Lanzaro called the need to develop new and effective malaria vector control strategies "urgent.”
Said Lanzaro: "A number of new strategies are in development, including new insecticides, biological agents--including mosquito killing bacteria and fungi--and genetic manipulation of mosquitoes aimed at either killing them or altering their ability to transmit the malaria parasite. These efforts need to be stepped up.”
The paper is titled “Adaptive Introgression in an African Malaria Mosquito Coincident with the Increase Usage of Insecticide-Treated Bed Nets.” First author is Laura Norris, then a postdoctoral scholar in the UC Davis Department of Entomology and Nematology who was supported by a National Institutes of Health T32 training grant awarded to Lanzaro. Norris has since accepted a position with the President's Malaria Initiative in Washington, D.C.
In addition to Lanzaro and Cornel, the co-authors include Yoosook Lee and Travis Collier of the Vector Genetics Lab and the Department of Pathology, Microbiology and Immunology; and Abdrahamane Fofana of the Malaria Research and Training Center at the University of Bamako, Mali. Three grants from the National Institutes of Health funded the research.
Medical entomologist Laura Norris (right side of table, second from top) works with a night's catch of mosquitoes in Mali.
UC Davis medical entomologist Anthony Cornel (left) emerges from a hut in Mali.
Bradley White, assistant professor at UC Riverside, will speak on “Ecological Genomics of Malaria Mosquitoes” at the UC Davis Department of Entomology seminar from 12:05 to 1 p.m. in Room 1022 of the Life Sciences Building, corner of Hutchison and Kleiber Hall drives.

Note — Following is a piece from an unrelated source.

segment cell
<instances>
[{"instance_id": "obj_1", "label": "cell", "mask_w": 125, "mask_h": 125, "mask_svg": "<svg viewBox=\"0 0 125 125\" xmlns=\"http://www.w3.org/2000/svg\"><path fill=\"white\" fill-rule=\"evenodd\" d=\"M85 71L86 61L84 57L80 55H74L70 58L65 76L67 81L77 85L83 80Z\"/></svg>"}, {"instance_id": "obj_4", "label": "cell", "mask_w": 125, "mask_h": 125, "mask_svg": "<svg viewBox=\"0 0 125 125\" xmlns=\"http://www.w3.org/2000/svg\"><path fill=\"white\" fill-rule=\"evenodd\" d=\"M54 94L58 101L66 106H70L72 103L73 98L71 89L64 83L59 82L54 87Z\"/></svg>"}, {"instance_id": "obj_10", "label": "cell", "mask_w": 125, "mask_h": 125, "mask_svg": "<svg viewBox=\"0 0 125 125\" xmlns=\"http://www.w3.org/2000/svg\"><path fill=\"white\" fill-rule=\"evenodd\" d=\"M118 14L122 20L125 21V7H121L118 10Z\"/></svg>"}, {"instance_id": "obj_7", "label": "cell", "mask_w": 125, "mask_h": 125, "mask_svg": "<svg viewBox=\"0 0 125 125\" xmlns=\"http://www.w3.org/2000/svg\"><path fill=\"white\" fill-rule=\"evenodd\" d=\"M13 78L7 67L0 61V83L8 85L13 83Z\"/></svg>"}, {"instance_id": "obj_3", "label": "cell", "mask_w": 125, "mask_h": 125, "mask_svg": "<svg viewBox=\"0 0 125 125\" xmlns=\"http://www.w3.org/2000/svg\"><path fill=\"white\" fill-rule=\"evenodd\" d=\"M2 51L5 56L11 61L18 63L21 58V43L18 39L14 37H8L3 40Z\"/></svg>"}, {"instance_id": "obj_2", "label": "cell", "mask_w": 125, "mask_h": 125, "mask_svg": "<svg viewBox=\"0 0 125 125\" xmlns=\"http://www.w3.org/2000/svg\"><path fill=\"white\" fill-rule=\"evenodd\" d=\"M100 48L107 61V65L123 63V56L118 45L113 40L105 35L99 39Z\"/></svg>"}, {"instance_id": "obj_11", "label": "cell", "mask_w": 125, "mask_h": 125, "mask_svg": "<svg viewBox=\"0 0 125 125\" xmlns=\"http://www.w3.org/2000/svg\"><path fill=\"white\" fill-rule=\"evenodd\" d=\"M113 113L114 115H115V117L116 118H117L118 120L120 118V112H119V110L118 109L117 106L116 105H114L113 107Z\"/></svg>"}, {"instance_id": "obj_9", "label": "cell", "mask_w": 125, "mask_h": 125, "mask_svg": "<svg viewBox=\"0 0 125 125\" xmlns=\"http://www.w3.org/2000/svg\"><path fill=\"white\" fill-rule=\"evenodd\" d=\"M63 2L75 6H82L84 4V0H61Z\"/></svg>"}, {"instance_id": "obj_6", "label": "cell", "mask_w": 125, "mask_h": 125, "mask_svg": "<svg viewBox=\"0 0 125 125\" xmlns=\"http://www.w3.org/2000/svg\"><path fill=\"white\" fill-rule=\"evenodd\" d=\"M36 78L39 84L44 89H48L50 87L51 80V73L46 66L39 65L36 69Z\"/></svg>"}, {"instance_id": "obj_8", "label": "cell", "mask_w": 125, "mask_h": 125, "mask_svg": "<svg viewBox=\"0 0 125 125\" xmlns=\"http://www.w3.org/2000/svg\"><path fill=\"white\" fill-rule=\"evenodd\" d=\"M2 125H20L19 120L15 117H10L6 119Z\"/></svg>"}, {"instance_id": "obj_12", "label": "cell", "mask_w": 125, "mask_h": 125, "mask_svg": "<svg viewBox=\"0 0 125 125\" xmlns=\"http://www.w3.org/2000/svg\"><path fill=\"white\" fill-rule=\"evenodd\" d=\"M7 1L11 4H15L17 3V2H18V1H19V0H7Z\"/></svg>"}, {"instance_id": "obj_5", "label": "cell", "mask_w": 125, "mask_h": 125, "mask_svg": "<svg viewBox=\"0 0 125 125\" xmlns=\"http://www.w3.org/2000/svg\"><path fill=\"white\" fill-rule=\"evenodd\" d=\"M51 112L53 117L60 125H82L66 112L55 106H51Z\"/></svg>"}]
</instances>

Professor Gregory Lanzaro of the UC Davis School of Veterinary Medicine will introduce White. Plans call for video-recording the seminar for later posting on UCTV.
"Anopheles gambiae is the most important malaria vector in the world,” White says in is abstract. “Remarkable adaptive flexibility has enabled this mosquito to track humans across the diverse ecoclimates of sub-Saharan Africa where it thrives in both highly mesic and xeric conditions. These rapid, recent ecological adaptations have driven incipient speciation into two ecotypes, which differentially exploit permanent and temporary larval habitats. Within each nascent species, abundant chromosomal inversion polymorphisms facilitate adaptation to local conditions along latitudinal environmental gradients."
“To elucidate the genetic basis of ecological adaptation in Anopheles gambiae, we performed a series of genome-wide divergence scans, which revealed candidate regions subject to recent natural selection. Dissection of one of these genomic regions established a link between naturally occurring allelic variation and an adaptive phenotype. In the context of evolutionary genomics, these studies shed light on the maintenance of inversion polymorphisms and also provide insight into the genomic architecture of reproductive isolation. From a public health standpoint, this work demonstrates how divergent ecological selection can impact the vectorial capacity of Anopheles gambiae -- with consequences for malaria epidemiology and control.”
White began working on mosquitoes as an undergraduate at Oberlin College in Ohio. “At the time, West Nile virus (WNV) was sweeping through the midwest and during the summers I participated in a project to identify the Culex vectors of WNV and to determine environmental factors affecting their abundance,” he said. “After leaving Oberlin, I spent the next seven years in Nora Besansky's lab at Notre Dame where I focused on the population genomics of the African malaria mosquito Anopheles gambiae."
White, who joined the UC Riverside Department of Entomology faculty in 2011, focuses his research on quantitative and functional genomics of Anopheline malaria vectors.